[[ Source document, beginning ]]
PDB-REDO / alphafill

AlphaFill is an algorithm based on sequence and structure similarity that “transplants” missing compounds to the AlphaFold models. By adding the molecular context to the protein structures, the models can be more easily appreciated in terms of function and structure integrity.
https://alphafill.eu
BSD 2-Clause "Simplified" License
89 stars 16 forks source link

[Suggestion] An easy implementation of structure similarity search using the DASH database #38

Closed sadiogo closed 11 months ago

sadiogo commented 11 months ago

DASH (Database of Aligned Structural Homologs) is a database of structural alignments for all known structurally homologous protein domains and chains in the PDB.

They provide a fasta database for protein domains in the PDB, wherein all domains are part of a structural cluster. This information is present in the fasta header, so all that needs to be done is parse this information once the blast algorithm returns a hit. In this case, every hit will be linked to a cluster, therefore all proteins from that cluster are suitable for extracting ligands.

The only caveat is that they haven't updated the database since 2020, but I'm sure they would be willing to collaborate with alphafill.

You can download the domain fasta database here. There is also plenty of information on how to use their API.

drlemmus commented 11 months ago

There are more modern alternatives for this that we prioritise.

sadiogo commented 11 months ago

Totally understandable, I like Foldseek (which was also mentioned by another user). Just thought DASH would be an easy fast alternative to implement while better ones are still in development.
[[ Source document, end ]]
[[ Material shown, beginning ]]
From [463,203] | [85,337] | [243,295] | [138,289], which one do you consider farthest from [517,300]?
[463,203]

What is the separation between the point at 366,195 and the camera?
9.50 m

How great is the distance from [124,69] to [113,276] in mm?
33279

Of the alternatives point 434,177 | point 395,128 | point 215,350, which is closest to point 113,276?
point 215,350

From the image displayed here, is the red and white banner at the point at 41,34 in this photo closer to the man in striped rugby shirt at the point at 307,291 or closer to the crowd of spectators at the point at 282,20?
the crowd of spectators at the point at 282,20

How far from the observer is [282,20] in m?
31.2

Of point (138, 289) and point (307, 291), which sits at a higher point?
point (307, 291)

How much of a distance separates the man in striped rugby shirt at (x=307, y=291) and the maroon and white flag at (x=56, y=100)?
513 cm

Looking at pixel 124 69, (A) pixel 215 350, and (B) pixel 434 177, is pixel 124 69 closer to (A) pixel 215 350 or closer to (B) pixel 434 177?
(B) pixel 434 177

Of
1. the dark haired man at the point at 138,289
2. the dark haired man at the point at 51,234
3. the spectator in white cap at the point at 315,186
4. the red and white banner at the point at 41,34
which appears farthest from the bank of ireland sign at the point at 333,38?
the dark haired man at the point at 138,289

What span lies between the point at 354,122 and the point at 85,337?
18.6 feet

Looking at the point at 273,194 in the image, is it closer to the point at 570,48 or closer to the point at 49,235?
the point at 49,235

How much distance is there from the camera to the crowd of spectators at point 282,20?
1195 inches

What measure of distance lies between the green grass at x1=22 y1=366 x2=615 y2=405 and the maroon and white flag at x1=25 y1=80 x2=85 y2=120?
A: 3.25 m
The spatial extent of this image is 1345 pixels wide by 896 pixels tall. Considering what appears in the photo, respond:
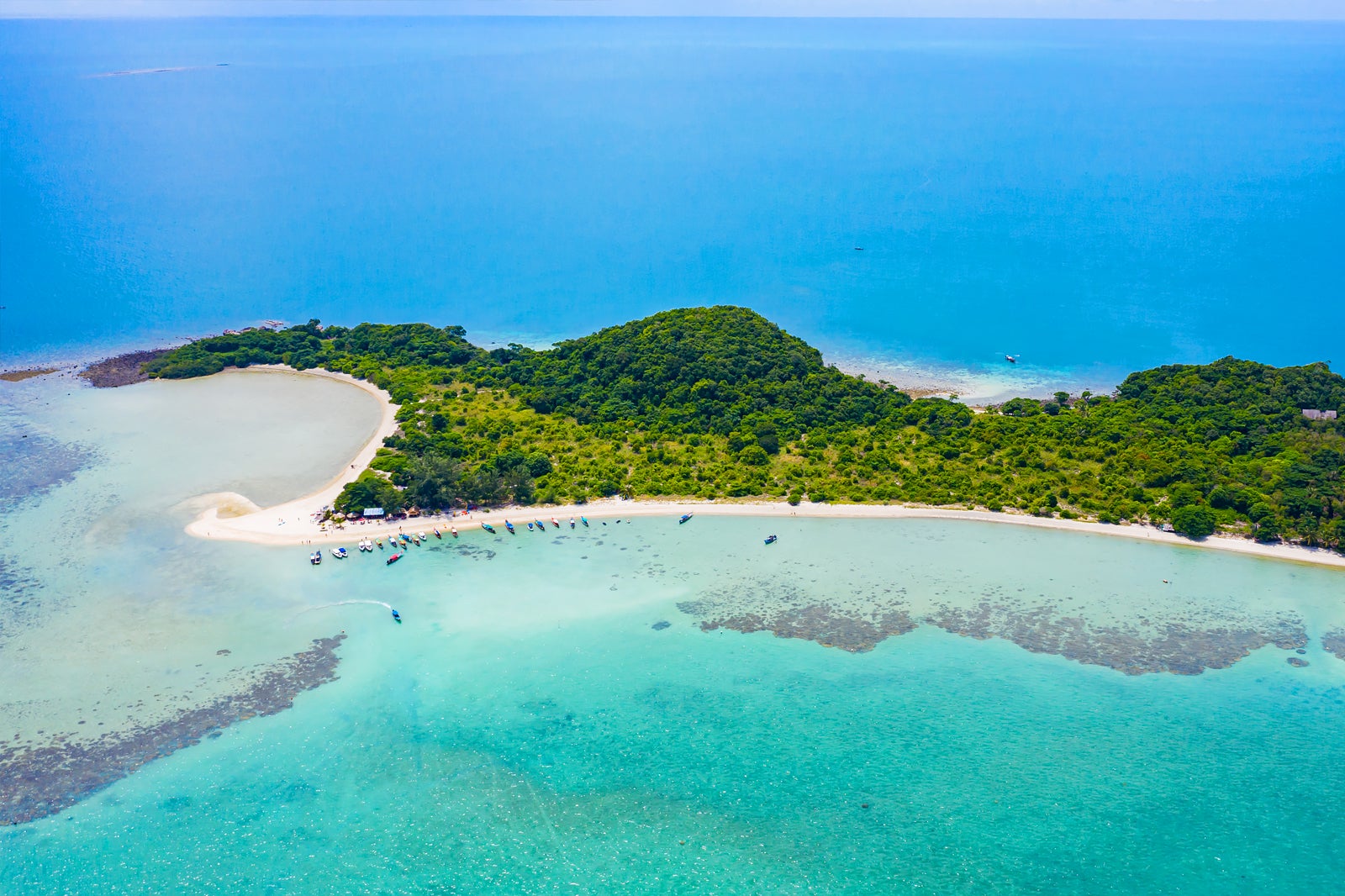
[[ Material shown, end ]]
→ What you need to do
[1] In the AlphaFill thread, rewrite the paragraph beginning "They provide a fasta database" as a short bulleted list that keeps its main facts.
[2] According to the AlphaFill thread, since what year has the DASH database not been updated?
[3] Output the part of the AlphaFill thread that begins at the words "[Suggestion] An easy" and stops after "for extracting ligands.".
These items come from a separate source.

→ Task-by-task results
[1]
- DASH offers a fasta database of PDB protein domains.
- Every domain belongs to a structural cluster, and this is recorded in the fasta header.
- Once BLAST returns a hit, the header can be parsed to find its cluster.
- All proteins in that cluster are then suitable for extracting ligands.

[2] 2020

[3]
[Suggestion] An easy implementation of structure similarity search using the DASH database #38

Closed sadiogo closed 11 months ago

sadiogo commented 11 months ago

DASH (Database of Aligned Structural Homologs) is a database of structural alignments for all known structurally homologous protein domains and chains in the PDB.

They provide a fasta database for protein domains in the PDB, wherein all domains are part of a structural cluster. This information is present in the fasta header, so all that needs to be done is parse this information once the blast algorithm returns a hit. In this case, every hit will be linked to a cluster, therefore all proteins from that cluster are suitable for extracting ligands.